-- start of Materials provided --

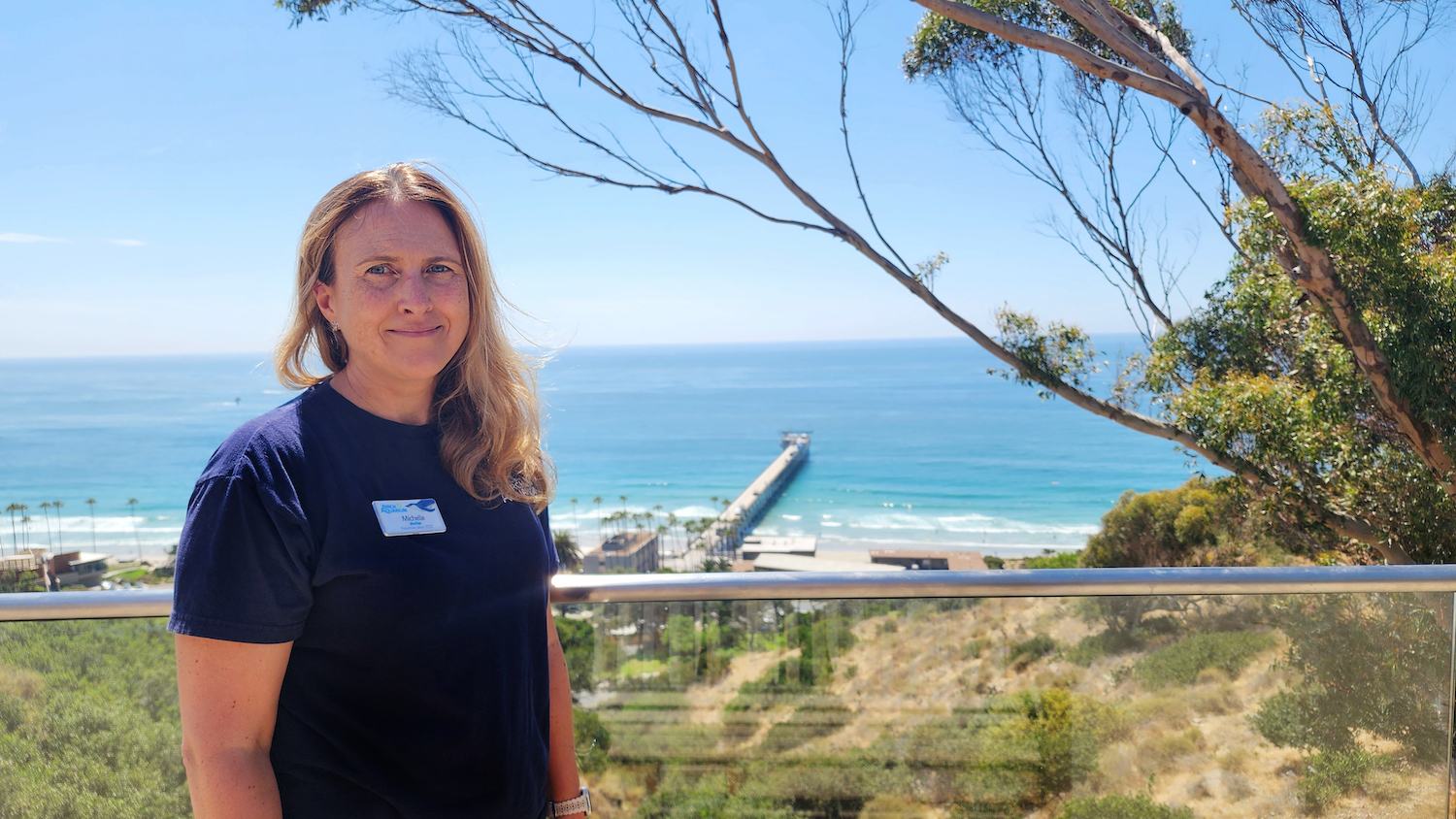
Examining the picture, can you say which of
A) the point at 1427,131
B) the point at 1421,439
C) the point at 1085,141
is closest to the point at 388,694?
the point at 1421,439

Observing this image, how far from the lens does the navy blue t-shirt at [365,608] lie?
2.77 ft

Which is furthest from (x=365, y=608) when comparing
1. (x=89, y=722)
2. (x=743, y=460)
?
(x=743, y=460)

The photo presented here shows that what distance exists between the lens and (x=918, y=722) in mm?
1904

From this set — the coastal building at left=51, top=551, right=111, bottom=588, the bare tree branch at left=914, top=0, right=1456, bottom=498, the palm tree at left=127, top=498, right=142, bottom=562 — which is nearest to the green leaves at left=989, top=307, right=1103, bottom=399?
the bare tree branch at left=914, top=0, right=1456, bottom=498

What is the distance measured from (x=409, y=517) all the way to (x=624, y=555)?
30240mm

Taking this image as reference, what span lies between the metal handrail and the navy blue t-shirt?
0.55m

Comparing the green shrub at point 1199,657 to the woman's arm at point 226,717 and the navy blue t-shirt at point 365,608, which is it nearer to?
the navy blue t-shirt at point 365,608

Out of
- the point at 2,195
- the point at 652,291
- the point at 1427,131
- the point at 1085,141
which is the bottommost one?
the point at 1427,131

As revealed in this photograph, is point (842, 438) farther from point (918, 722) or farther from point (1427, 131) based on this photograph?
point (918, 722)

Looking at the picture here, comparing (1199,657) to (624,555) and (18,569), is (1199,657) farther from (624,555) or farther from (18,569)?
(624,555)

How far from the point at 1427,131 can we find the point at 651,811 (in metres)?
9.27

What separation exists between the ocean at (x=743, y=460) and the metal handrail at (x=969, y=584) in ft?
67.5

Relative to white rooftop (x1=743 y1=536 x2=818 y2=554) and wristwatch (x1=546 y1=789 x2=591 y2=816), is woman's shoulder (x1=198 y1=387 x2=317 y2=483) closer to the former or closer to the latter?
wristwatch (x1=546 y1=789 x2=591 y2=816)

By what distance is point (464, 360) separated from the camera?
49.6 inches
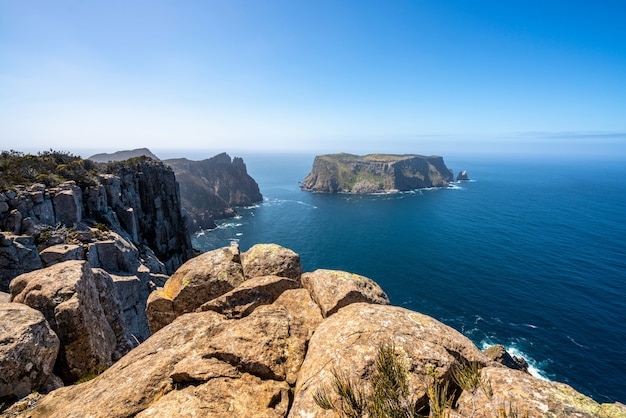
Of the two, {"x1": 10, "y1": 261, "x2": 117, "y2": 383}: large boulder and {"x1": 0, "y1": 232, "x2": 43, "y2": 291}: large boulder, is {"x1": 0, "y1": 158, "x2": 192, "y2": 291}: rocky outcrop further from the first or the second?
{"x1": 10, "y1": 261, "x2": 117, "y2": 383}: large boulder

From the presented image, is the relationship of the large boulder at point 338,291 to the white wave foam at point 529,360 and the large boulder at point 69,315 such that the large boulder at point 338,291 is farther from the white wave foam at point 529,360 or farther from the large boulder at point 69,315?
the white wave foam at point 529,360

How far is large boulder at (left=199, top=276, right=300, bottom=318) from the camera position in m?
14.2

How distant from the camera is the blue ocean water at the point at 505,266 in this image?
61.4 metres

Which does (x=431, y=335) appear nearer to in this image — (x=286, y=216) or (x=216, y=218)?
(x=286, y=216)

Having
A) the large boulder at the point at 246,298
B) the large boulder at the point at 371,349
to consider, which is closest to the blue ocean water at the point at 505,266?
the large boulder at the point at 371,349

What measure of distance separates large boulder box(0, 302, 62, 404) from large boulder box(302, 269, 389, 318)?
13.3 m

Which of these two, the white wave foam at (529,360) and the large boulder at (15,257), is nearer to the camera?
the large boulder at (15,257)

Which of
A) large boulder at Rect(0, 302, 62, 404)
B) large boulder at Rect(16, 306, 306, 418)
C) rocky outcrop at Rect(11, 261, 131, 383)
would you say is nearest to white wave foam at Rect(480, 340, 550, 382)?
large boulder at Rect(16, 306, 306, 418)

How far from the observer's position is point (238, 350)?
10.8m

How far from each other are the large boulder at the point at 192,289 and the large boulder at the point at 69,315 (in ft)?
10.4

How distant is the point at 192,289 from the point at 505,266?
4357 inches

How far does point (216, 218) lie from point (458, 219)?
15667 cm

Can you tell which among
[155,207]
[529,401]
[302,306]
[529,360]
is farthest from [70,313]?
[529,360]

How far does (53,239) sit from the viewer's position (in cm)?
3531
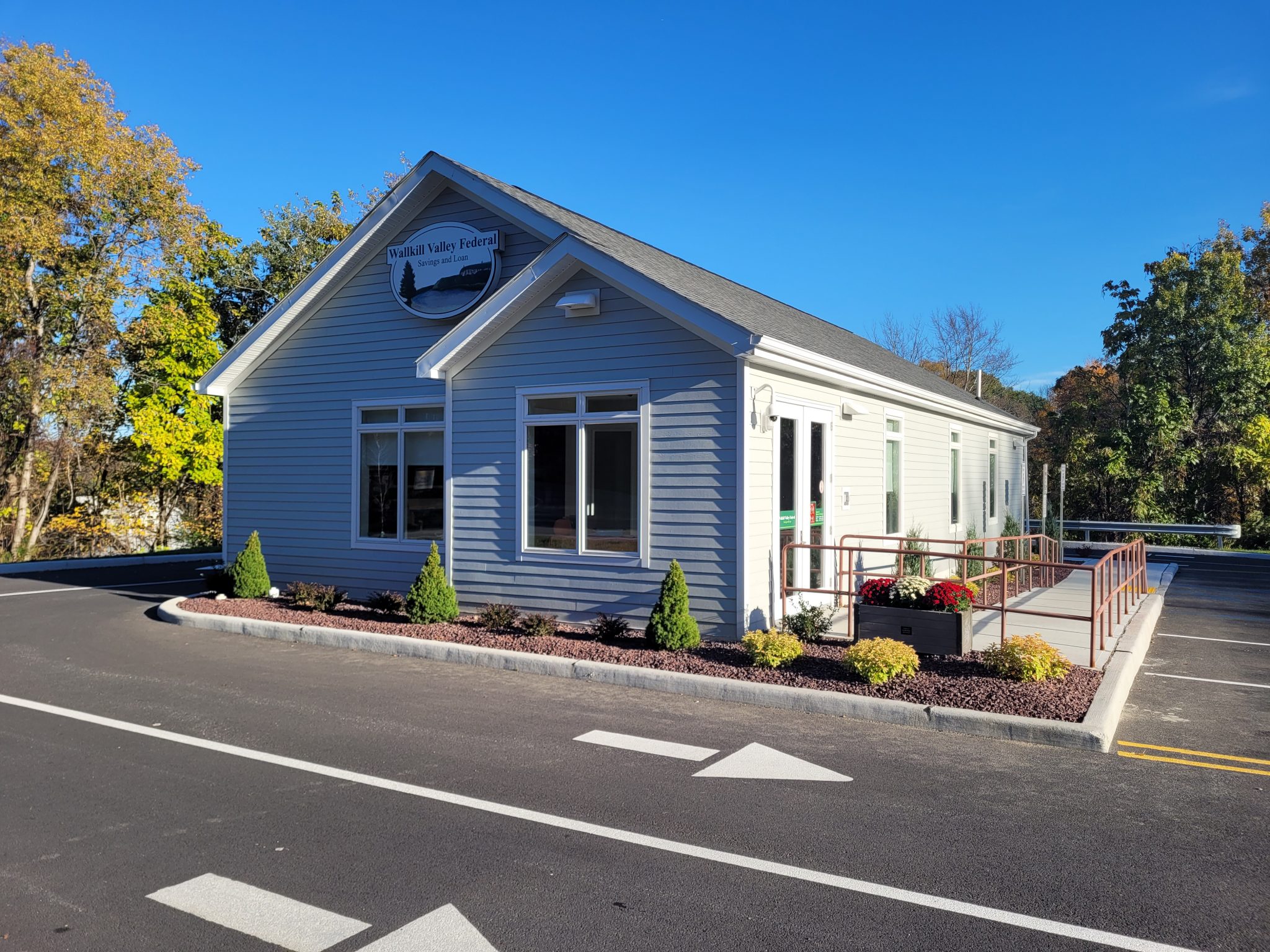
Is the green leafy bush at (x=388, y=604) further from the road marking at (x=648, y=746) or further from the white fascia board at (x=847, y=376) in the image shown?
the white fascia board at (x=847, y=376)

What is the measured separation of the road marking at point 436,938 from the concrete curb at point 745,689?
411 centimetres

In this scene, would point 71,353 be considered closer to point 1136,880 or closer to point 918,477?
point 918,477

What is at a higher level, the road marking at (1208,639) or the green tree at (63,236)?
the green tree at (63,236)

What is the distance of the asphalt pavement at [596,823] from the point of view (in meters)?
3.75

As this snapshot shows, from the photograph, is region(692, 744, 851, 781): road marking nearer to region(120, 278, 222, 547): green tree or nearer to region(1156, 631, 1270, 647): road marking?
region(1156, 631, 1270, 647): road marking

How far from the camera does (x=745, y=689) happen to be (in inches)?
298

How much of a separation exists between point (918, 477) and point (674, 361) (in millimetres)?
7119

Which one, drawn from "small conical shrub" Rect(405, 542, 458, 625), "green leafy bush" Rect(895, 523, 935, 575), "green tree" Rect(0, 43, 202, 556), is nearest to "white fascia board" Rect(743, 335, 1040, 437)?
"green leafy bush" Rect(895, 523, 935, 575)

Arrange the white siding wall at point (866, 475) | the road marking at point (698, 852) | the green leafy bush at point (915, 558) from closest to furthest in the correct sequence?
the road marking at point (698, 852)
the white siding wall at point (866, 475)
the green leafy bush at point (915, 558)

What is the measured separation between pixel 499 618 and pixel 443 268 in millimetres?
4950

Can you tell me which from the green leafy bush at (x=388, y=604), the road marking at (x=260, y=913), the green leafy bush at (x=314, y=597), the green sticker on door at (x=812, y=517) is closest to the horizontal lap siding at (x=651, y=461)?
the green leafy bush at (x=388, y=604)

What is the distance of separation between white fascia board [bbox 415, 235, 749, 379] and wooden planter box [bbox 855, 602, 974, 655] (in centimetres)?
294

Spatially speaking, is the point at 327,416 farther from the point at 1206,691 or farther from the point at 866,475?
the point at 1206,691

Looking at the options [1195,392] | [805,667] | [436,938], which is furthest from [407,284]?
[1195,392]
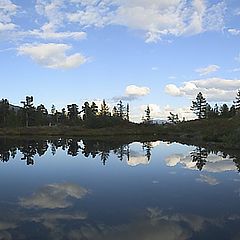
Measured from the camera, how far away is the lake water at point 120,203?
13602 mm

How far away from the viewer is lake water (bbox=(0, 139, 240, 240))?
535 inches

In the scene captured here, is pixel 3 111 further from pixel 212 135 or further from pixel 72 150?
pixel 212 135

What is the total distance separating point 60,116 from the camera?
6590 inches

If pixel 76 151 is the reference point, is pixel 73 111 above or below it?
above

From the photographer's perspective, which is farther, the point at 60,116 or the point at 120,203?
the point at 60,116

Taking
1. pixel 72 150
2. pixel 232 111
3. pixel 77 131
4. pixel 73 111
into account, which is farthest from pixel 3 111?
pixel 72 150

-- end of Materials provided --

> [To do]
Render every line of the records above as a single numbered list, skipping blank lines and omitting the pictures.

> [Finished answer]
1. Examining the picture, can you say which of
2. A) the point at 1427,131
3. B) the point at 1421,439
4. C) the point at 1085,141
5. is closest to the point at 388,694?
6. the point at 1421,439
7. Observing this image, how far from the lens does the navy blue t-shirt at [365,608] lie?
8. 2.77 ft
9. Which is furthest from (x=365, y=608) when comparing
10. 1. (x=89, y=722)
11. 2. (x=743, y=460)
12. ?
13. (x=743, y=460)
14. The photo presented here shows that what distance exists between the lens and (x=918, y=722) in mm?
15. 1904
16. From this set — the coastal building at left=51, top=551, right=111, bottom=588, the bare tree branch at left=914, top=0, right=1456, bottom=498, the palm tree at left=127, top=498, right=142, bottom=562 — which is nearest to the green leaves at left=989, top=307, right=1103, bottom=399?
17. the bare tree branch at left=914, top=0, right=1456, bottom=498
18. What is the distance measured from (x=409, y=517) all the way to (x=624, y=555)?
19. 30240mm
20. Taking this image as reference, what span lies between the metal handrail and the navy blue t-shirt?
21. 0.55m
22. Comparing the green shrub at point 1199,657 to the woman's arm at point 226,717 and the navy blue t-shirt at point 365,608, which is it nearer to?
23. the navy blue t-shirt at point 365,608
24. Out of
25. - the point at 2,195
26. - the point at 652,291
27. - the point at 1427,131
28. - the point at 1085,141
29. which is the bottommost one?
30. the point at 1427,131
31. As revealed in this photograph, is point (842, 438) farther from point (918, 722) or farther from point (1427, 131) based on this photograph?
32. point (918, 722)
33. Looking at the picture here, comparing (1199,657) to (624,555) and (18,569), is (1199,657) farther from (624,555) or farther from (18,569)?
34. (624,555)
35. How far from the point at 1427,131 can we find the point at 651,811 (in metres)?
36. 9.27
37. What separation exists between the ocean at (x=743, y=460) and the metal handrail at (x=969, y=584) in ft?
38. 67.5
39. Relative to white rooftop (x1=743 y1=536 x2=818 y2=554) and wristwatch (x1=546 y1=789 x2=591 y2=816), is woman's shoulder (x1=198 y1=387 x2=317 y2=483) closer to the former or closer to the latter?
40. wristwatch (x1=546 y1=789 x2=591 y2=816)
41. By what distance is point (464, 360) separated from the camera?
42. 49.6 inches
43. Of the two, {"x1": 10, "y1": 261, "x2": 117, "y2": 383}: large boulder and {"x1": 0, "y1": 232, "x2": 43, "y2": 291}: large boulder, is {"x1": 0, "y1": 158, "x2": 192, "y2": 291}: rocky outcrop further from the first or the second?
44. {"x1": 10, "y1": 261, "x2": 117, "y2": 383}: large boulder
45. From the presented image, is the relationship of the large boulder at point 338,291 to the white wave foam at point 529,360 and the large boulder at point 69,315 such that the large boulder at point 338,291 is farther from the white wave foam at point 529,360 or farther from the large boulder at point 69,315?
46. the white wave foam at point 529,360
47. How far is large boulder at (left=199, top=276, right=300, bottom=318) from the camera position in m?
48. 14.2
49. How distant from the camera is the blue ocean water at the point at 505,266 in this image?
50. 61.4 metres
51. Which does (x=431, y=335) appear nearer to in this image — (x=286, y=216) or (x=216, y=218)?
52. (x=286, y=216)
53. Having
54. A) the large boulder at the point at 246,298
55. B) the large boulder at the point at 371,349
56. to consider, which is closest to the blue ocean water at the point at 505,266?
57. the large boulder at the point at 371,349
58. What measure of distance separates large boulder box(0, 302, 62, 404) from large boulder box(302, 269, 389, 318)?
59. 13.3 m
60. Which of these two, the white wave foam at (529,360) and the large boulder at (15,257), is nearer to the camera?
61. the large boulder at (15,257)
62. Which of
63. A) large boulder at Rect(0, 302, 62, 404)
64. B) large boulder at Rect(16, 306, 306, 418)
65. C) rocky outcrop at Rect(11, 261, 131, 383)
66. would you say is nearest to white wave foam at Rect(480, 340, 550, 382)?
67. large boulder at Rect(16, 306, 306, 418)
68. How far from the observer's position is point (238, 350)?
69. 10.8m
70. How far from each other are the large boulder at the point at 192,289 and the large boulder at the point at 69,315 (in ft)?
71. 10.4
72. How distant is the point at 192,289 from the point at 505,266?
73. 4357 inches
74. How far does point (216, 218) lie from point (458, 219)?
75. 15667 cm
76. Can you tell which among
77. [155,207]
78. [529,401]
79. [302,306]
80. [529,360]
81. is farthest from [70,313]?
82. [529,360]
83. How far does (53,239) sit from the viewer's position (in cm)?
84. 3531
85. Is the green leafy bush at (x=388, y=604) further from the road marking at (x=648, y=746) or further from the white fascia board at (x=847, y=376) in the image shown?
86. the white fascia board at (x=847, y=376)
87. What is the measured separation of the road marking at point 436,938 from the concrete curb at point 745,689?
88. 411 centimetres
89. In this scene, would point 71,353 be considered closer to point 1136,880 or closer to point 918,477?
90. point 918,477
91. What is at a higher level, the road marking at (1208,639) or the green tree at (63,236)?
92. the green tree at (63,236)
93. What is the distance of the asphalt pavement at [596,823] from the point of view (in meters)?
94. 3.75
95. As this snapshot shows, from the photograph, is region(692, 744, 851, 781): road marking nearer to region(120, 278, 222, 547): green tree or nearer to region(1156, 631, 1270, 647): road marking?
96. region(1156, 631, 1270, 647): road marking
97. How far from the camera does (x=745, y=689) happen to be (in inches)?
98. 298
99. How much of a separation exists between point (918, 477) and point (674, 361) (in millimetres)?
100. 7119
101. Which one, drawn from "small conical shrub" Rect(405, 542, 458, 625), "green leafy bush" Rect(895, 523, 935, 575), "green tree" Rect(0, 43, 202, 556), is nearest to "white fascia board" Rect(743, 335, 1040, 437)?
102. "green leafy bush" Rect(895, 523, 935, 575)
103. Arrange the white siding wall at point (866, 475) | the road marking at point (698, 852) | the green leafy bush at point (915, 558) from closest to furthest in the correct sequence?
104. the road marking at point (698, 852)
105. the white siding wall at point (866, 475)
106. the green leafy bush at point (915, 558)
107. What is the measured separation between pixel 499 618 and pixel 443 268 in millimetres?
108. 4950
109. Can you tell me which from the green leafy bush at (x=388, y=604), the road marking at (x=260, y=913), the green leafy bush at (x=314, y=597), the green sticker on door at (x=812, y=517) is closest to the horizontal lap siding at (x=651, y=461)?
110. the green leafy bush at (x=388, y=604)
111. What is the distance of separation between white fascia board [bbox 415, 235, 749, 379] and wooden planter box [bbox 855, 602, 974, 655] (in centimetres)?
112. 294
113. Spatially speaking, is the point at 327,416 farther from the point at 1206,691 or farther from the point at 866,475?
114. the point at 1206,691
115. Looking at the options [1195,392] | [805,667] | [436,938], which is furthest from [407,284]?
116. [1195,392]
117. Measured from the camera, how far away is the lake water at point 120,203?
118. 13602 mm
119. How far away from the viewer is lake water (bbox=(0, 139, 240, 240))?
120. 535 inches
121. In the scene captured here, is pixel 3 111 further from pixel 212 135 or further from pixel 72 150?
122. pixel 212 135
123. What is the total distance separating point 60,116 from the camera?
124. 6590 inches
125. If pixel 76 151 is the reference point, is pixel 73 111 above or below it?
126. above
127. From the photographer's perspective, which is farther, the point at 60,116 or the point at 120,203?
128. the point at 60,116
129. Taking
130. 1. pixel 72 150
131. 2. pixel 232 111
132. 3. pixel 77 131
133. 4. pixel 73 111
134. into account, which is farthest from pixel 3 111?
135. pixel 72 150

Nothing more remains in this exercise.